A hard-nosed player with the arsenal on the mound to back it up, Gossage was a feared closer who used his power to beat you. He had 151 saves in a Yankee uniform and a 2.14 ERA over his seven seasons there. He also had a 2.77 K/BB ratio in 533 innings pitched.

Lyle came in to the Yankees in 1972 and set a career-high in saves with 35 that year and a 1.92 ERA on top of it. From there on out, the Yanks trusted him in that position, but we can’t put him there because of Rivera’s status. He’d finish his seven seasons in pinstripes with a 2.41 ERA.

Middle Relievers: Dave Righetti, Aroldis Chapman, Dellin Betances, Johnny Murphy

Let’s start with Murphy. A six-time World Series champ, he collected saves when that really wasn’t a set position back in the ’30s and ’40s. He was also a World War II veteran, missing two seasons fighting for the United States.

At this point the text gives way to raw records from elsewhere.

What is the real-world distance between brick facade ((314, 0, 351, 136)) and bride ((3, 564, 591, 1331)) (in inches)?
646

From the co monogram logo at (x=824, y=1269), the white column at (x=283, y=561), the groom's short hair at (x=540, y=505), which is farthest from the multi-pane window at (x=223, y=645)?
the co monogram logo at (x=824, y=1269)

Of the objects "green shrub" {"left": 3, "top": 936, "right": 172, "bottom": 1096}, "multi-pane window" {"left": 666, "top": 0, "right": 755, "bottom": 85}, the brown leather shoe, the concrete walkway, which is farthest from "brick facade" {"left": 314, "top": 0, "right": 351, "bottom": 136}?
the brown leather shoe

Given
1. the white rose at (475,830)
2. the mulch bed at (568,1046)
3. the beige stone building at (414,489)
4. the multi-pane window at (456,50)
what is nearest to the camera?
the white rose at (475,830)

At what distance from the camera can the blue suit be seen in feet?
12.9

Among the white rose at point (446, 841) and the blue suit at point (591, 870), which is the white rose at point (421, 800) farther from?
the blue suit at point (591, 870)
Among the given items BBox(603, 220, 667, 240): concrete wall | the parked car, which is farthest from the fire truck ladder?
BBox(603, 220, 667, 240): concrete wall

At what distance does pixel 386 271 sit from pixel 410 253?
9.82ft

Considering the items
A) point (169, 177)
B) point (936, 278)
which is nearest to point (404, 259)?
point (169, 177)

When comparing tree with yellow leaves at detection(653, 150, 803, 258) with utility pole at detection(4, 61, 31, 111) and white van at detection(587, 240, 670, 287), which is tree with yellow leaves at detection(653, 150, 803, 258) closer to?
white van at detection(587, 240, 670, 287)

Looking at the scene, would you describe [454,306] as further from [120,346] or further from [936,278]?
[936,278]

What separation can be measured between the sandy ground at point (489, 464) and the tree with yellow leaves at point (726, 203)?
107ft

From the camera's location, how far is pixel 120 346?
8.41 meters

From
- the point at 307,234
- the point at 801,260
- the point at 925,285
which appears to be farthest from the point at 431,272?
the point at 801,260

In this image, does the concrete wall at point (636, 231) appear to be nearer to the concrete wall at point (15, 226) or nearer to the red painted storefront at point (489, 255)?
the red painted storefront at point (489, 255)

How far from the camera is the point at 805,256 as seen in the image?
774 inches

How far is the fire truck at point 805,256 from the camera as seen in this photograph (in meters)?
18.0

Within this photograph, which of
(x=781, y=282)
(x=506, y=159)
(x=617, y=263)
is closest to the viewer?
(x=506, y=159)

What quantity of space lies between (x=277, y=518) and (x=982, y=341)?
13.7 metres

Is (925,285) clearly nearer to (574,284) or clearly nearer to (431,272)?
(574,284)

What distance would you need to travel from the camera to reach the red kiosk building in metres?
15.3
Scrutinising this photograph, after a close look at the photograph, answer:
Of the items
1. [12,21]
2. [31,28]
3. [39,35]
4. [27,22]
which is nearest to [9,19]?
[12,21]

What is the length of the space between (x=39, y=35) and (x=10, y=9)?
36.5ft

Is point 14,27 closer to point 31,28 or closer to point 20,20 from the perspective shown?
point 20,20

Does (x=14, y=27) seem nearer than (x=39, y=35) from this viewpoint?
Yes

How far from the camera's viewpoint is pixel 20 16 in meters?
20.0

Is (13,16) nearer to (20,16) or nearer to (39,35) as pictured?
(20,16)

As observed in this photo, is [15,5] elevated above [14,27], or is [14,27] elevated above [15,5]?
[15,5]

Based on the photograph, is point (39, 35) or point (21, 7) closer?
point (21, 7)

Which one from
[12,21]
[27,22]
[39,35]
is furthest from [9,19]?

Righetti would be this team’s long reliever given his starter history when he first entered the league with the Yanks. However, he transitioned to a bullpen role and thrived. He had a 3.11 ERA in 11 years with the Yanks, collecting 940 strikeouts over that span.

And then there’s the most recent generation back-end duo of Chapman and Betances. Chapman is still writing his Yankees story. Over four seasons already, “The Cuban Missile” has a 2.51 ERA and 111 saves.

Betances is an under-the-radar all-timer, but definitely deserves to make this list. When he was on, his triple-digits heater and nasty slider-curveball combo were virtually untouchable. A 2.36 ERA in his 358 games with 36 saves is something this all-time team deserves to have at the ready.


Bill Dickey (catcher), Don Mattingly (first base), Joe DiMaggio (outfield), Tony Lazzeri (infield), Roger Maris (outfield/DH)

Dickey is a no-brainer behind Berra, as they both share the same number retired by the team. Mattingly is another one, too, given his 14 seasons with a .307 average, which includes his insane years from 1984-1989 where he was one of the toughest outs in the league.

Because of Mantle’s placement in center field, DiMaggio needs to make it on this team somewhere. Lazzeri is another with his five World Series rings and ability to play second, short, and third.

And finally, I wanted a hitter who had proven himself in clutch situations and has pop in his bat. It’s Maris, and it’s kind of obvious why. That 1961 season was electric, and people forget he was just as good as an All-Star in 1960 and 1962 as well.